**Text under study**
····················
The stuffing was pleasantly salty, flecked with celery and onion and rich with the flavor of broth. It was, in short, exactly as I remembered it. I told my grandmother just that, letting her know that I had missed these flavors during our Thanksgivings apart. Never mind that I could have made her stuffing myself; I always suspected that it wouldn’t taste the same, that I would have been tempted to change something, to Katy-fy it in the way that I do most recipes, being convinced in my well-meaning way that I must, on some level, know better. Or, at the very least, convinced that most things could be improved (myself included). 
As we moved around my small kitchen, the stuffing set aside, I asked her how long it had been since we had had Thanksgiving together. She said it must have been after her kidney surgery, and then asked me if I remembered when that was. Of course, I remembered; how could I forget? I could see the strangely angular room I shared with one of my best friends in college, the bunk beds whose sheets I hated changing (I was on the top), the clothes strewn all over the floor. I remembered how she walked in late one Friday evening and I was in there with puffy eyes, having just been told about my grandma’s cancer. I don’t know if it was then and there that I decided to return home for Thanksgiving, but I do remember the two of us going out for the comfort that bubble tea and sushi could offer. Soon it was decided that another close friend would come home with me and, as we prepared for our trip, I remember packing the books that I needed to finish reading before taking my finals, The Brothers Karamazov and The Quran. It was 2002, a year still darkened by the events of 9/11, and the look that the TSA agent gave me when I was pulled aside for a random search and he found The Quran in my bag will probably always be imprinted on my mind. He raised his eyebrows at me and, despite my pounding heart, I gave him a sassy look and told him that it was for a class, not to mention an important text in world religion (not that I had engaged with it at all over the break; I had been lost in the splendor of Dostoevsky’s magnificent story of patricide). I don’t think he was too impressed, but after rifling through my personal belongings some more (I’ve always thought it was just to frighten me), I was finally allowed to pass. These details are as vivid as if they had happened yesterday, but, about the food we ate that year, food that my grandfather prepared on his own (and he is an excellent cook in his own right) I cannot remember a thing. If pressed, I would say that the overwhelming flavor in the room was equal parts relief and lingering fear. In the face of that, the actual food was secondary.
····················
**Records provided**
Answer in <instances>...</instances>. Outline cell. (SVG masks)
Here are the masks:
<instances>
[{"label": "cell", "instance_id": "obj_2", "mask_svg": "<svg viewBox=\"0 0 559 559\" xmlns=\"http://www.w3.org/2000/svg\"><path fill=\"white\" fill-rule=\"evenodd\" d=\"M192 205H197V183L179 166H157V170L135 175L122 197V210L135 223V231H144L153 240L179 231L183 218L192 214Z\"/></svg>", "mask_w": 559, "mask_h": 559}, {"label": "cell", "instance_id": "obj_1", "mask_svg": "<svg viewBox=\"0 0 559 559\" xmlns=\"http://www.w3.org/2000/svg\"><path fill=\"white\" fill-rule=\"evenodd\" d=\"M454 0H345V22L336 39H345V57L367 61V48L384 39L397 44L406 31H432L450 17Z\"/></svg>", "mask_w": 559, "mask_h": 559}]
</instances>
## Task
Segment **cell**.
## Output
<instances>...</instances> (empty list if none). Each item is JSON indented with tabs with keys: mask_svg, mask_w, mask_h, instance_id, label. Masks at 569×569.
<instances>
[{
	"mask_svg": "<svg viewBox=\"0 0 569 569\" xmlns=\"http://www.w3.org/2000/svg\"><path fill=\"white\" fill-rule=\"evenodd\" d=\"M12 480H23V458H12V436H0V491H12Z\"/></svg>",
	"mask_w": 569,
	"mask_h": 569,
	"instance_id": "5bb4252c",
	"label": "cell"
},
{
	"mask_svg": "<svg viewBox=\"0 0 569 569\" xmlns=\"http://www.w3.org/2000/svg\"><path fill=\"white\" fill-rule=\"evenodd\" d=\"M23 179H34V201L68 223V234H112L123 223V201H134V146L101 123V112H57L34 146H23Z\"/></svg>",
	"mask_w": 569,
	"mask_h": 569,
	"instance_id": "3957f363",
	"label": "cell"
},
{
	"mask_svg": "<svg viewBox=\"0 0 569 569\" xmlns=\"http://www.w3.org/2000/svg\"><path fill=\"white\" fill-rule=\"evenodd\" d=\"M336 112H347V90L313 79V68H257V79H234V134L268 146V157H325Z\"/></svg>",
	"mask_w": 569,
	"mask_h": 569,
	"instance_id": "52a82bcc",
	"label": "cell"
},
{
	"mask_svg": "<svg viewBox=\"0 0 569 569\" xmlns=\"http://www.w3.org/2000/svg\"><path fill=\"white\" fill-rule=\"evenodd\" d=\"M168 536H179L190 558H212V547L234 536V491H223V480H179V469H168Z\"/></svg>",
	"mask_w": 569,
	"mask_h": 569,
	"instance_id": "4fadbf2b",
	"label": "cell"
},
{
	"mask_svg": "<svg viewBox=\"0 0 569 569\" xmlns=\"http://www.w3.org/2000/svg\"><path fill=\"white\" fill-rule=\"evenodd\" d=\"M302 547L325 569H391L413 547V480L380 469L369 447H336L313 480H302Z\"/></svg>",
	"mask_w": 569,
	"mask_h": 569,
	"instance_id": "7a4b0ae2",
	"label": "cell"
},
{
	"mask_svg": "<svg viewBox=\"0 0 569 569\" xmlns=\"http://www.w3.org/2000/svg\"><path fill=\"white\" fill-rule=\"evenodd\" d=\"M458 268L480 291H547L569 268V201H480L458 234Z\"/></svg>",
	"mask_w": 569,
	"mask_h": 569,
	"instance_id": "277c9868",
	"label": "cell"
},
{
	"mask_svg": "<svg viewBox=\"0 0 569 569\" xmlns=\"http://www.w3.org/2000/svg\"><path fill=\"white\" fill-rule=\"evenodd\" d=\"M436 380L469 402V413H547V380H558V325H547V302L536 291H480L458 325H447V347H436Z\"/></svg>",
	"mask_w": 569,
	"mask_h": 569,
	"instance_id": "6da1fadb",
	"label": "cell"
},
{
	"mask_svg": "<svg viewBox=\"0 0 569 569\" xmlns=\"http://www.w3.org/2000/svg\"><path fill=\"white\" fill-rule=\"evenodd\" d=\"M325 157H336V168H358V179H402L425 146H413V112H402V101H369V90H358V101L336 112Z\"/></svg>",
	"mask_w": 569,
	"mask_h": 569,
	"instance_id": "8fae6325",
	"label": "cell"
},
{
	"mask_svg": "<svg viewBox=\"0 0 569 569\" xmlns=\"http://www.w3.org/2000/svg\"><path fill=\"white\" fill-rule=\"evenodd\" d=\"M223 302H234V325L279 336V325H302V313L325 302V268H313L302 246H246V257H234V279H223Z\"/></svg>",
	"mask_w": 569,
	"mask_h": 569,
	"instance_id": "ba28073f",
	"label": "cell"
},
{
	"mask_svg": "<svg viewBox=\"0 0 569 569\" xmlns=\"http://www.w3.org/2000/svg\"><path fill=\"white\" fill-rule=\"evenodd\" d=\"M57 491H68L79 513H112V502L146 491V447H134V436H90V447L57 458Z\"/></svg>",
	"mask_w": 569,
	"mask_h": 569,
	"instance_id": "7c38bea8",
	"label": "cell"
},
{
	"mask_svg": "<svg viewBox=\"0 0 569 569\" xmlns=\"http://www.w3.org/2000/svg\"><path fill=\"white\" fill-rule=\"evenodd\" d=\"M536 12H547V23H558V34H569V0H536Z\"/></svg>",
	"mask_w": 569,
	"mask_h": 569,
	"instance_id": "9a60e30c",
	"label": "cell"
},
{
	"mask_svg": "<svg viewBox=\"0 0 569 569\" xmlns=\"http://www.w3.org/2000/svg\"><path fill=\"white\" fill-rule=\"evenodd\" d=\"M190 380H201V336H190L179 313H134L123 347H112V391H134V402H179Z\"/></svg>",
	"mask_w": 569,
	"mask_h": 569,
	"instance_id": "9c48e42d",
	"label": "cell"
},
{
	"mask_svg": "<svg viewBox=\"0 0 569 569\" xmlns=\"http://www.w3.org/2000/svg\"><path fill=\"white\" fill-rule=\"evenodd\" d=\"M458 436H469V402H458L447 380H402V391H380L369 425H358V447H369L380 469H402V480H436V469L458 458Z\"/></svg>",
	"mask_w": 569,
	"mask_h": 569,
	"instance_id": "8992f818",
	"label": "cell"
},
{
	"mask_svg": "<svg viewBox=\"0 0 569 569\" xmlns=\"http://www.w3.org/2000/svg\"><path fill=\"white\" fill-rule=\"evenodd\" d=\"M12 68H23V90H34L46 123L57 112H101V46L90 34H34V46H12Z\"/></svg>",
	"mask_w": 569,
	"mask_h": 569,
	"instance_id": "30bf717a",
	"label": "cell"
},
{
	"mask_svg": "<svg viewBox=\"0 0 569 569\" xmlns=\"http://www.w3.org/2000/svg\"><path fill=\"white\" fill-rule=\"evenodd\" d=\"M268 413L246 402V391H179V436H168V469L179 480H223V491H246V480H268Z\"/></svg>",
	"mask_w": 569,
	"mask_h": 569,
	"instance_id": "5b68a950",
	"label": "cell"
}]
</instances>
····················
**Task brief**
Please answer these questions using the Thanksgiving text:
1. What was the stuffing flecked with?
2. Which two books were packed for the trip home?
3. Who prepared the food that year?

**Answer box**
1. Celery and onion.
2. The Brothers Karamazov and The Quran.
3. The grandfather, on his own.